SlovAlpaca
This repository contains the LORA weights finetuned on the translated version of the original Alpaca dataset (more info on the dataset card)
Training procedure
The training was done on the 7B LLaMA model (decapoda-research/llama-7b-hf) quantized to 8bits with the following Hyperparameters:
MICRO_BATCH_SIZE = 3
BATCH_SIZE = 128
GRADIENT_ACCUMULATION_STEPS = BATCH_SIZE // MICRO_BATCH_SIZE
EPOCHS = 2 # paper uses 3
LEARNING_RATE = 2e-5 # from the original paper
CUTOFF_LEN = 256
LORA_R = 4
LORA_ALPHA = 16
LORA_DROPOUT = 0.05
The sole goal of this project is to explore the effects of single-language finetuning using the same dataset and methods as the original paper did and comapre the results
@misc{alpaca, author = {Rohan Taori and Ishaan Gulrajani and Tianyi Zhang and Yann Dubois and Xuechen Li and Carlos Guestrin and Percy Liang and Tatsunori B. Hashimoto }, title = {Stanford Alpaca: An Instruction-following LLaMA model}, year = {2023}, publisher = {GitHub}, journal = {GitHub repository}, howpublished = {\url{https://github.com/tatsu-lab/stanford_alpaca}}, }
How to use:
Prerequisites
!pip install datasets loralib sentencepiece
!pip uninstall -y transformers
!pip install git+https://github.com/zphang/transformers@c3dc391#egg=transformers
!pip install git+https://github.com/huggingface/peft.git
!pip install bitsandbytes
Load model:
from peft import PeftModel
from transformers import LLaMATokenizer, LLaMAForCausalLM, GenerationConfig
tokenizer = LLaMATokenizer.from_pretrained("decapoda-research/llama-7b-hf")

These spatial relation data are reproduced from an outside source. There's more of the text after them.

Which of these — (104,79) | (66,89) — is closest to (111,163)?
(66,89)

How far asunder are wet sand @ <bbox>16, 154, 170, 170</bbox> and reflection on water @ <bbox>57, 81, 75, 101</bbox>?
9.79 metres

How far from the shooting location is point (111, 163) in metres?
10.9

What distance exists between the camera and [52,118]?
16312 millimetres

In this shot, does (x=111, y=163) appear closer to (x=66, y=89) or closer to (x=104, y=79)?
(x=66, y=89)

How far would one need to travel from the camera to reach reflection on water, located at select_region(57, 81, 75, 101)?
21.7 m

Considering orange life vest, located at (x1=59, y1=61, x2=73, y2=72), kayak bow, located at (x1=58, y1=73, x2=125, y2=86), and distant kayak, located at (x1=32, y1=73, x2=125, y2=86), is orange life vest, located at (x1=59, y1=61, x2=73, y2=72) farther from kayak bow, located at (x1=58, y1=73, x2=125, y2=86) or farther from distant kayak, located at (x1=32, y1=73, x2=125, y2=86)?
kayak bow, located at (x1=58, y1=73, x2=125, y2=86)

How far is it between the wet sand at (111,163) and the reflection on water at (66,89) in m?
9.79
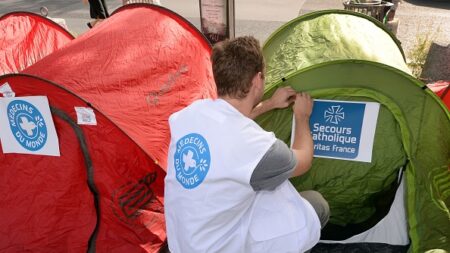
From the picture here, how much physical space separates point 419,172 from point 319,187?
1.85 feet

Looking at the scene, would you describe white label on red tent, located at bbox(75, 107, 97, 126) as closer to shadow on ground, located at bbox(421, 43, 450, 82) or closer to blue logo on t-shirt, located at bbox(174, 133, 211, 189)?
blue logo on t-shirt, located at bbox(174, 133, 211, 189)

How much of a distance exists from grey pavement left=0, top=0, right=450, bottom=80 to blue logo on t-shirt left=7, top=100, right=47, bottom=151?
15.7 feet

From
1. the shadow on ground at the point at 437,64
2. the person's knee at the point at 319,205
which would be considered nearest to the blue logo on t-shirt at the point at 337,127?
the person's knee at the point at 319,205

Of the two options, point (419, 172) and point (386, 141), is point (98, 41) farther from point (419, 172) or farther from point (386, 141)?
point (419, 172)

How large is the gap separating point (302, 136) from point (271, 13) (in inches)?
256

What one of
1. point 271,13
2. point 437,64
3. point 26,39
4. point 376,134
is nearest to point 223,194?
point 376,134

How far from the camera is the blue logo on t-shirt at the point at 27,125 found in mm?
2230

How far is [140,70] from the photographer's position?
2.64 m

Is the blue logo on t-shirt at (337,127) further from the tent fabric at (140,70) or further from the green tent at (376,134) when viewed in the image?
the tent fabric at (140,70)

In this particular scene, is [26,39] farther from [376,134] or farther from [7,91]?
[376,134]

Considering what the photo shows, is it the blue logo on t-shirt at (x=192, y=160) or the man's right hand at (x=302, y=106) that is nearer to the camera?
the blue logo on t-shirt at (x=192, y=160)

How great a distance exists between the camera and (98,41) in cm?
280

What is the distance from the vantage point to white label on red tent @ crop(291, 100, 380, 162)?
2.23 metres

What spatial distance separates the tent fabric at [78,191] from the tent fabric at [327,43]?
3.08 ft
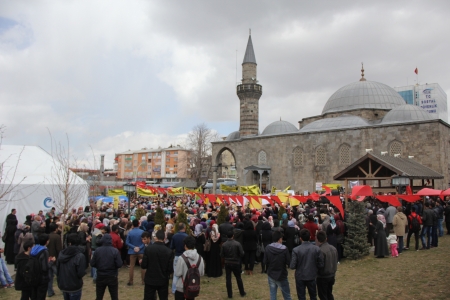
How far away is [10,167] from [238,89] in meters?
32.6

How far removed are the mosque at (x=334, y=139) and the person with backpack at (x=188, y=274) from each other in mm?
23674

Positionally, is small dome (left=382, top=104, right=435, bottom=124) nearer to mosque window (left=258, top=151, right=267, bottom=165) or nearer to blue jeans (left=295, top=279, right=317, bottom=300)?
mosque window (left=258, top=151, right=267, bottom=165)

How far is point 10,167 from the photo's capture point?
555 inches

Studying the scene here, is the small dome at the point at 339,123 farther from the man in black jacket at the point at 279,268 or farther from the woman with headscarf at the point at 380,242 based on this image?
the man in black jacket at the point at 279,268

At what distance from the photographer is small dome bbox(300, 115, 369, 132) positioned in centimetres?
3484

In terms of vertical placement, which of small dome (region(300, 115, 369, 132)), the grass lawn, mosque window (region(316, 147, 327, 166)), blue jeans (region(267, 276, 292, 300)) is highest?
small dome (region(300, 115, 369, 132))

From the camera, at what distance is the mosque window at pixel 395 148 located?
30.4 metres

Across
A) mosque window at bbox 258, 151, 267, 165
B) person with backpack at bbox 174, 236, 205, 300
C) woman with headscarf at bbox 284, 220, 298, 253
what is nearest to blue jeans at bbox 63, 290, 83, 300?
person with backpack at bbox 174, 236, 205, 300

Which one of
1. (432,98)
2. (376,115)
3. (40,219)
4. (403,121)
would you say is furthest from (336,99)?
(40,219)

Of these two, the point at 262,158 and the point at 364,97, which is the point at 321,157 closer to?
the point at 262,158

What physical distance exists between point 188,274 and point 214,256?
372 centimetres

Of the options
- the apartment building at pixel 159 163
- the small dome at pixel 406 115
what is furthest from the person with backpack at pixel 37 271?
the apartment building at pixel 159 163

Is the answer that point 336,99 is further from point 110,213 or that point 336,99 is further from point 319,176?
point 110,213

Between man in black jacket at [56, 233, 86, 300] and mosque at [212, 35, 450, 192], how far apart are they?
24480 millimetres
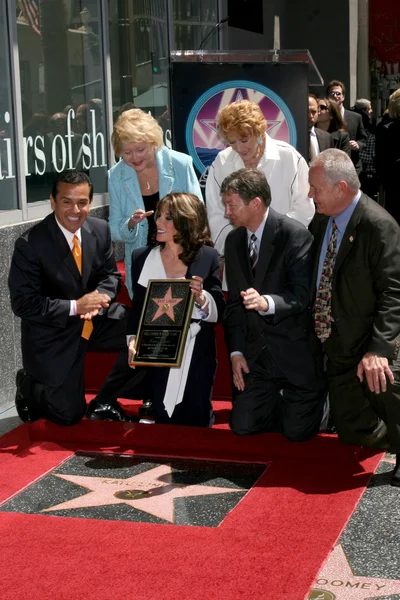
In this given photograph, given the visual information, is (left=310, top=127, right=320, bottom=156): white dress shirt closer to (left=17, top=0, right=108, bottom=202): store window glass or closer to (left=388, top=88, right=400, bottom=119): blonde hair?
(left=388, top=88, right=400, bottom=119): blonde hair

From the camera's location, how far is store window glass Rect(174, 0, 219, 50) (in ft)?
33.0

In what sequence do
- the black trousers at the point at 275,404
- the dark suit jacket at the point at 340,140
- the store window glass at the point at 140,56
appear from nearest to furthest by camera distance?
the black trousers at the point at 275,404 < the store window glass at the point at 140,56 < the dark suit jacket at the point at 340,140

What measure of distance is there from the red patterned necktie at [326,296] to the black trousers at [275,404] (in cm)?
31

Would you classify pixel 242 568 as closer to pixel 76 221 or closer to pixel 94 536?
pixel 94 536

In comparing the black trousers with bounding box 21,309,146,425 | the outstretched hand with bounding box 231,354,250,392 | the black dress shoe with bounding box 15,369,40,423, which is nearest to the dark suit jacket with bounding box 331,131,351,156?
the black trousers with bounding box 21,309,146,425

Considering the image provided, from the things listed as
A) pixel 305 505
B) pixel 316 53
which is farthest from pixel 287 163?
pixel 316 53

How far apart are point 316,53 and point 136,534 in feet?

model = LLaMAForCausalLM.from_pretrained(
"decapoda-research/llama-7b-hf",
load_in_8bit=True,
device_map="auto",
)
model = PeftModel.from_pretrained(model, "blip-solutions/SlovAlpaca")
Generation
Here is a colab notebook for inference: https://colab.research.google.com/drive/1z4aMG7tGjchLBlg_iXDuqt3sH6bQRuQk?usp=sharing
PROMPT = """Below is an instruction that describes a task. Write a response that appropriately completes the request.
### Instruction:
Kde žijú lamy?
### Response:"""
inputs = tokenizer(
PROMPT,
return_tensors="pt",
)
input_ids = inputs["input_ids"].cuda()
generation_config = GenerationConfig(
temperature=0.6,
top_p=0.95,
repetition_penalty=1.15,
)
print("Generating...")
generation_output = model.generate(
input_ids=input_ids,
generation_config=generation_config,
return_dict_in_generate=True,
output_scores=True,
max_new_tokens=128,
)
for s in generation_output.sequences:
print(tokenizer.decode(s))
Response:
Generating...
Below is an instruction that describes a task. Write a response that appropriately completes the request.
### Instruction:
Kde žijú lamy?
### Response:
Lamy žiju v horách, na poli, alebo v lesoch.